▶ [YOUR OBJECTIVE] Line by line, repeat the material below exactly and leave the images out.

▬▬▬▬▬▬▬▬▬▬

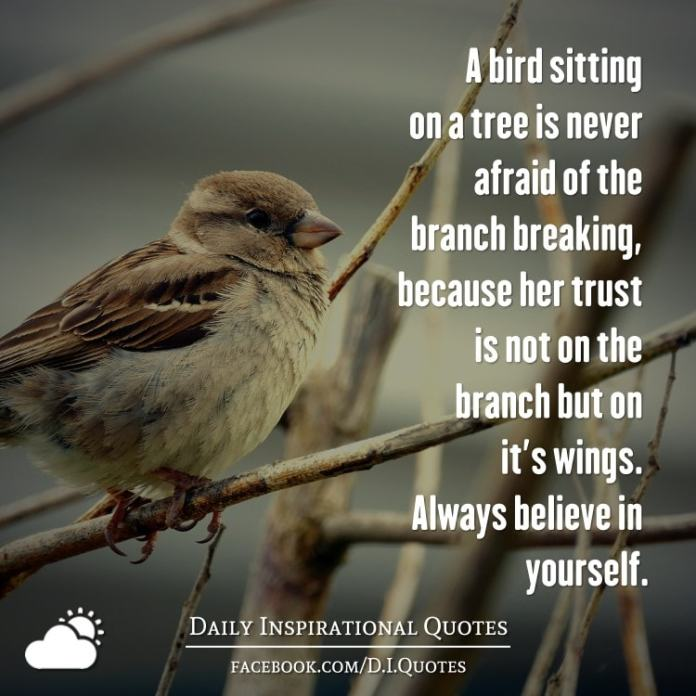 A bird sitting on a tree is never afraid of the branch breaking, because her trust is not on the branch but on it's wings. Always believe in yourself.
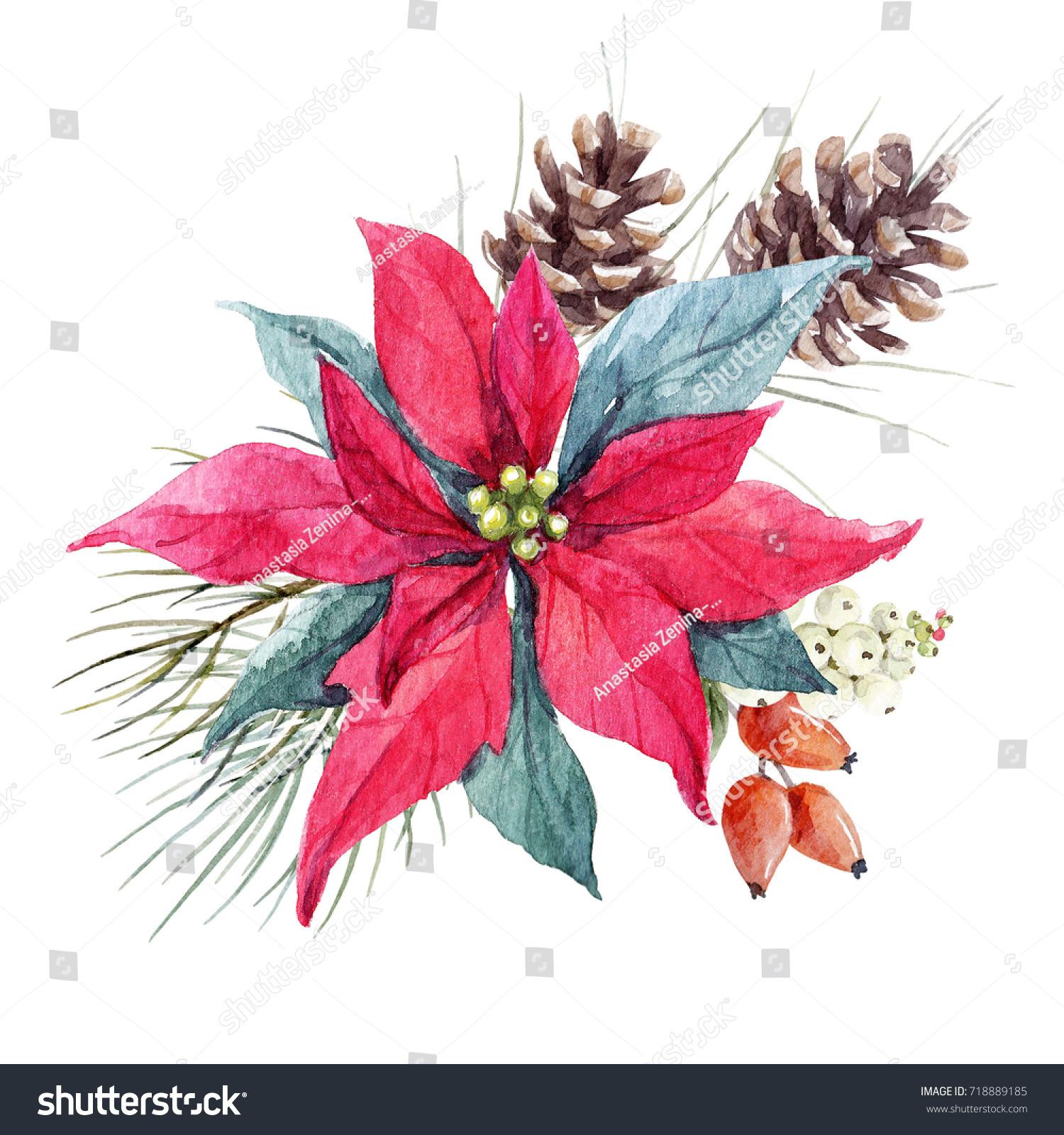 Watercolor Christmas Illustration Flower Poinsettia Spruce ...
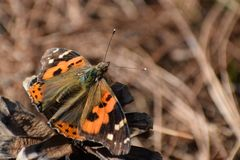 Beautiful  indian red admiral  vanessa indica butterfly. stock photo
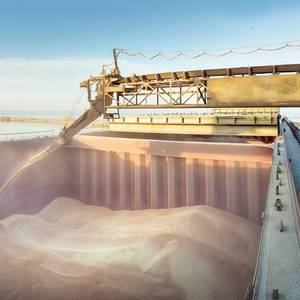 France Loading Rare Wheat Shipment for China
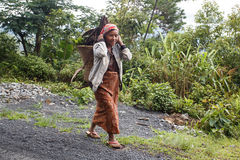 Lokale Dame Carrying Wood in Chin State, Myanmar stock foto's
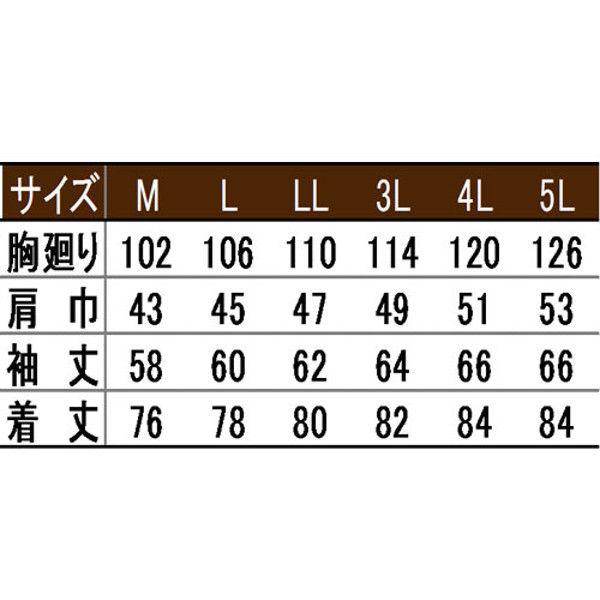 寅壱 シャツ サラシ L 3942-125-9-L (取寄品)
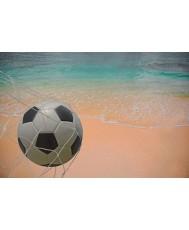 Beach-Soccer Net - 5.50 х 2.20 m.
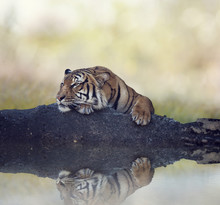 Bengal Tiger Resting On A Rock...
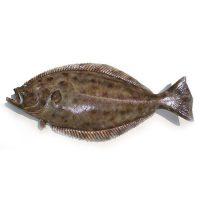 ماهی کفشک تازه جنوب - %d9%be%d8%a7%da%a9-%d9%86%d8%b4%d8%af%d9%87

▬▬▬▬▬▬▬▬▬▬

▶ [TASK SOLUTION]
 A bird sitting on a tree is never afraid of the branch breaking, because her trust is not on the branch but on it's wings. Always believe in yourself.
 Watercolor Christmas Illustration Flower Poinsettia Spruce ...
 Beautiful  indian red admiral  vanessa indica butterfly. stock photo
 France Loading Rare Wheat Shipment for China
 Lokale Dame Carrying Wood in Chin State, Myanmar stock foto's
 寅壱 シャツ サラシ L 3942-125-9-L (取寄品)
 Beach-Soccer Net - 5.50 х 2.20 m.
 Bengal Tiger Resting On A Rock...
 ماهی کفشک تازه جنوب - %d9%be%d8%a7%da%a9-%d9%86%d8%b4%d8%af%d9%87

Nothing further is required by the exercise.